### Problem to work on:
Extract the complete listing and repeat it word for word.
——
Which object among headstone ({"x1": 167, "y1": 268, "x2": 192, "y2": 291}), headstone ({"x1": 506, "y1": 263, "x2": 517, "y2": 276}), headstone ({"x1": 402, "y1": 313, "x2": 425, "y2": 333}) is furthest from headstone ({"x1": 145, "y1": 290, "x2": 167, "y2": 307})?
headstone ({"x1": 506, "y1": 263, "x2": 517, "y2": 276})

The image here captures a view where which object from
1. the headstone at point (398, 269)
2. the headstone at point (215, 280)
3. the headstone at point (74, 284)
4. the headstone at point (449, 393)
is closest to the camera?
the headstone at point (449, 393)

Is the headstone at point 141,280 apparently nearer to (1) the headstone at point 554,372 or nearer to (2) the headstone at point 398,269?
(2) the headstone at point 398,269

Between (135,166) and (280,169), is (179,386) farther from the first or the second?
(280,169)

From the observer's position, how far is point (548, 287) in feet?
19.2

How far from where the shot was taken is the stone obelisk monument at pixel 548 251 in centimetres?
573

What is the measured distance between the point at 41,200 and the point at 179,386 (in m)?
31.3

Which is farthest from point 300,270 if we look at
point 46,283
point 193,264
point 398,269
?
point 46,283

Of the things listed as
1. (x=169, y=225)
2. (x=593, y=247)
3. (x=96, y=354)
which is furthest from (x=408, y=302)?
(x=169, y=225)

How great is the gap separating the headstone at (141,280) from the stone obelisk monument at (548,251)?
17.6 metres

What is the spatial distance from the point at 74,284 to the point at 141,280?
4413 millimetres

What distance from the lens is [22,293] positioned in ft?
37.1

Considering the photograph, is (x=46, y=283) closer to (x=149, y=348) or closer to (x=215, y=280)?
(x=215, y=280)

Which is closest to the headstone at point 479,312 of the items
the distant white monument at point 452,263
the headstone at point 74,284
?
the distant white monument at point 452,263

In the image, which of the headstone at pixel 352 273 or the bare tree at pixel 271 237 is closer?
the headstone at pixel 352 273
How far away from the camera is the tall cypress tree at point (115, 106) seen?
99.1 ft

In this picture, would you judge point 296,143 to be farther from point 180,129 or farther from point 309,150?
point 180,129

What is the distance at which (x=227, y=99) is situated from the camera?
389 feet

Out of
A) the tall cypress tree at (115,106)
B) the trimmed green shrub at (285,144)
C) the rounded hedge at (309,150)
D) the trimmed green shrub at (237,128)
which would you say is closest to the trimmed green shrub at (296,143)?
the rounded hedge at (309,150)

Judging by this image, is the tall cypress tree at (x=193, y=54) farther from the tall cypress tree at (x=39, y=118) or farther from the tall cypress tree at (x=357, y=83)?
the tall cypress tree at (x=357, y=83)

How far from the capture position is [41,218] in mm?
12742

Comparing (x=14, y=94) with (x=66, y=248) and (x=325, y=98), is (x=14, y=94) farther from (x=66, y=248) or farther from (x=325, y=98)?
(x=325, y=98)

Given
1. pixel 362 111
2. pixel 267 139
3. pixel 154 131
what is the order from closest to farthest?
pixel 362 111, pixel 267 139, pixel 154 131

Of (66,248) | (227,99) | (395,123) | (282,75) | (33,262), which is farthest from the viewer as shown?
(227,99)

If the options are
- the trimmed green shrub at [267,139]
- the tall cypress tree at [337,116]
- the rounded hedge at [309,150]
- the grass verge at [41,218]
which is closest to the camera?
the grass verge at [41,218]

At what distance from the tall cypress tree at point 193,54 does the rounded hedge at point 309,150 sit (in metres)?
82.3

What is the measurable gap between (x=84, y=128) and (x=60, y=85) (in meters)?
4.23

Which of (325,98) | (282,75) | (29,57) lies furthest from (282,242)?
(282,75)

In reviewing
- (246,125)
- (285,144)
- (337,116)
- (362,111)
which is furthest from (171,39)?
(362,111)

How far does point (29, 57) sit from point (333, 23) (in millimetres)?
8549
——
### Result for this task:
Which object among headstone ({"x1": 167, "y1": 268, "x2": 192, "y2": 291}), headstone ({"x1": 506, "y1": 263, "x2": 517, "y2": 276}), headstone ({"x1": 402, "y1": 313, "x2": 425, "y2": 333}) is furthest from headstone ({"x1": 145, "y1": 290, "x2": 167, "y2": 307})?
headstone ({"x1": 506, "y1": 263, "x2": 517, "y2": 276})

The image here captures a view where which object from
1. the headstone at point (398, 269)
2. the headstone at point (215, 280)
3. the headstone at point (74, 284)
4. the headstone at point (449, 393)
is closest to the camera?
the headstone at point (449, 393)

Is the headstone at point 141,280 apparently nearer to (1) the headstone at point 554,372 or nearer to (2) the headstone at point 398,269?
(2) the headstone at point 398,269

Between (135,166) and (280,169), is (179,386) farther from the first or the second?
(280,169)

From the observer's position, how far is point (548, 287) in feet?
19.2

How far from where the shot was taken is the stone obelisk monument at pixel 548 251 in centimetres?
573

What is the measured distance between the point at 41,200 and the point at 179,386 (in m)?
31.3

Which is farthest from point 300,270 if we look at
point 46,283
point 193,264
point 398,269
?
point 46,283

Of the things listed as
1. (x=169, y=225)
2. (x=593, y=247)
3. (x=96, y=354)
which is furthest from (x=408, y=302)?
(x=169, y=225)

How great is the gap separating the headstone at (141,280) from the stone obelisk monument at (548,251)?
17.6 metres

What is the spatial distance from the point at 74,284 to the point at 141,280?
4413 millimetres

What distance from the lens is [22,293] positioned in ft?
37.1

Considering the photograph, is (x=46, y=283) closer to (x=149, y=348) or closer to (x=215, y=280)?
(x=215, y=280)

Which is closest to the headstone at point 479,312 of the items
the distant white monument at point 452,263
the headstone at point 74,284
?
the distant white monument at point 452,263

In the image, which of the headstone at pixel 352 273 or the bare tree at pixel 271 237 is closer?
the headstone at pixel 352 273
How far away from the camera is the tall cypress tree at point (115, 106) seen?
99.1 ft

In this picture, would you judge point 296,143 to be farther from point 180,129 or farther from point 309,150?
point 180,129

What is the distance at which (x=227, y=99) is situated from the camera?
389 feet

Out of
A) the tall cypress tree at (115,106)
B) the trimmed green shrub at (285,144)
C) the rounded hedge at (309,150)
D) the trimmed green shrub at (237,128)
which would you say is closest to the trimmed green shrub at (296,143)?
the rounded hedge at (309,150)

Judging by this image, is the tall cypress tree at (x=193, y=54) farther from the tall cypress tree at (x=39, y=118) or farther from the tall cypress tree at (x=357, y=83)?
the tall cypress tree at (x=357, y=83)

How far from the capture position is [41,218] in mm?
12742

Comparing (x=14, y=94) with (x=66, y=248) and (x=325, y=98), is (x=14, y=94) farther from (x=66, y=248) or farther from (x=325, y=98)?
(x=325, y=98)

Given
1. pixel 362 111
2. pixel 267 139
3. pixel 154 131
what is the order from closest to farthest?
pixel 362 111, pixel 267 139, pixel 154 131

Of (66,248) | (227,99) | (395,123) | (282,75) | (33,262), which is farthest from the viewer as shown?
(227,99)

If the options are
- the trimmed green shrub at [267,139]
- the tall cypress tree at [337,116]
- the rounded hedge at [309,150]
- the grass verge at [41,218]
which is closest to the camera?
the grass verge at [41,218]

At what distance from the tall cypress tree at point 193,54 does the rounded hedge at point 309,150 sit (in metres)?
82.3

What is the measurable gap between (x=84, y=128) and (x=60, y=85) (in meters)?
4.23

Which of (325,98) | (282,75) | (29,57) lies furthest from (282,242)?
(282,75)

In reviewing
- (246,125)
- (285,144)
- (337,116)
- (362,111)
which is furthest from (171,39)?
(362,111)

How far does point (29, 57) sit from point (333, 23) (in millimetres)?
8549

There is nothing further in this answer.